En el tercer piso, serpenteé por el laberinto de pasillos hacia lo que creía que era la dirección correcta. Me di la vuelta y una enfermera me indicó que volviera al camino. Y cuando llegué a la habitación de Ava, me detuve en la puerta para recomponerme. Supuse que tendría familia o al menos una amiga, pero la habitación estaba en silencio. Me dio pena por ella al entrar.

Ella me miró con sorpresa en sus ojos, y puse el jarrón de flores en su bandeja y le dije: —¿Parece que tal vez tenía razón sobre la tos?

Su rostro estaba pálido, con los ojos hundidos y oscuros. No tenía el mismo vigor que la última vez que la vi, pero seguía siendo igual de hermosa, incluso cuando forzaba una sonrisa.

—Max, ¿qué haces aquí? —Tenía la garganta áspera, quizá por toser más, y noté que parecía haberse estado mordiendo mucho las uñas. En lugar del típico esmalte de uñas de colores alegres, eran simples y tenía costras en las yemas de algunos dedos.

Acerqué una silla y me senté, sabiendo que solo podía irme si ella o una enfermera me echaban. —Vine a ver cómo estabas. He estado en Perk Up todos los días como siempre, pero no estabas. Cuando uno de tus compañeros me dijo que te habían hospitalizado, vine enseguida. —Su mirada se suavizó ante mi explicación, pero seguía mostrándose recelosa.

—Max, no tenías que venir aquí. Yo...

—Quería venir aquí, Ava. Estoy preocupado. —Me senté erguido en la silla y moderé mis ganas de extender la mano y tomarla. No estábamos ni cerca de ese paso, ni siquiera como amigos, pero esperaba que algún día lo fuéramos. Eso solo podría suceder si ella veía que me importaba y aceptaba esa muestra de amistad.

—Gracias por venir. —Su sonrisa con los labios fruncidos me tranquilizó—. La verdad es que no me encuentro bien.

—Ya veo —dije mientras me desabrochaba el abrigo y me recostaba en el asiento. —¿Oxígeno? ¿Saben qué te pasa? —Asentí con la cabeza señalando la mascarilla que le tocó, y entonces su expresión se tornó dolorosa.

—Sí, sé lo que pasa.

Me preocupaba que estuviera allí sola, sin madre ni padre que la consolaran. Pero, de nuevo, al tener una relación tan superficial, no me parecía bien pedírselo. Tenía que concentrarme en lo que podía hacer, y eso era ser una presencia en la que pudiera confiar.

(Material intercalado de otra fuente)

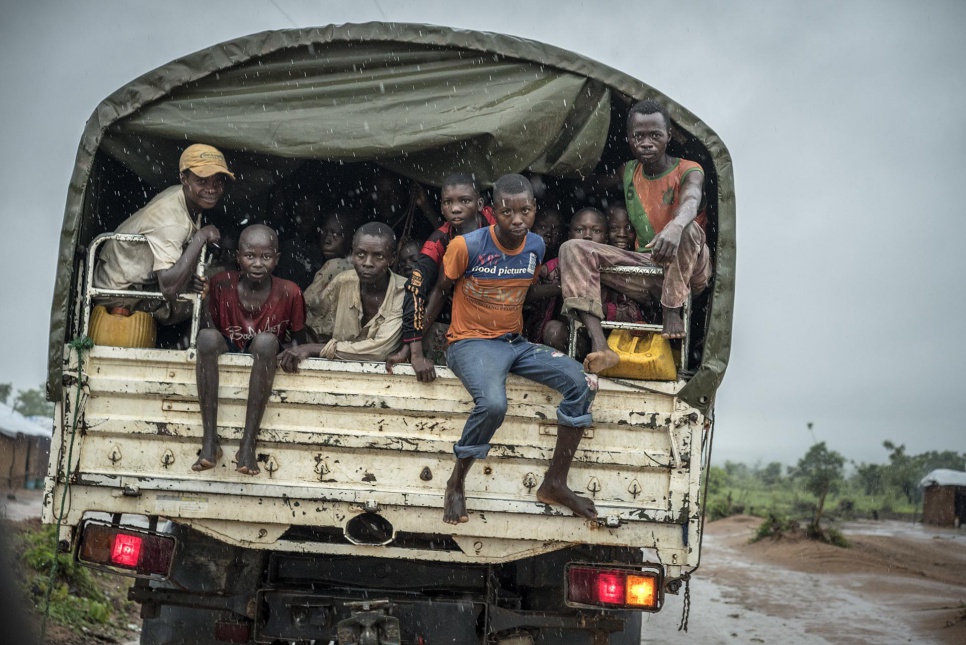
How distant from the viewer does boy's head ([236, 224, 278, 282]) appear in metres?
4.25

—¿Te importaría compartir conmigo? —pregunté, y me sentí un poco tonta al pensar que mi barista se tomaría tan a la ligera sus problemas de salud como para compartir demasiado—. Lo siento; si no te sientes cómoda, no tienes por qué hacerlo. Quizás tengas una amiga o tu madre que venga de visita y puedas hablar con ellas, pero aquí estoy si necesitas que me apoyen.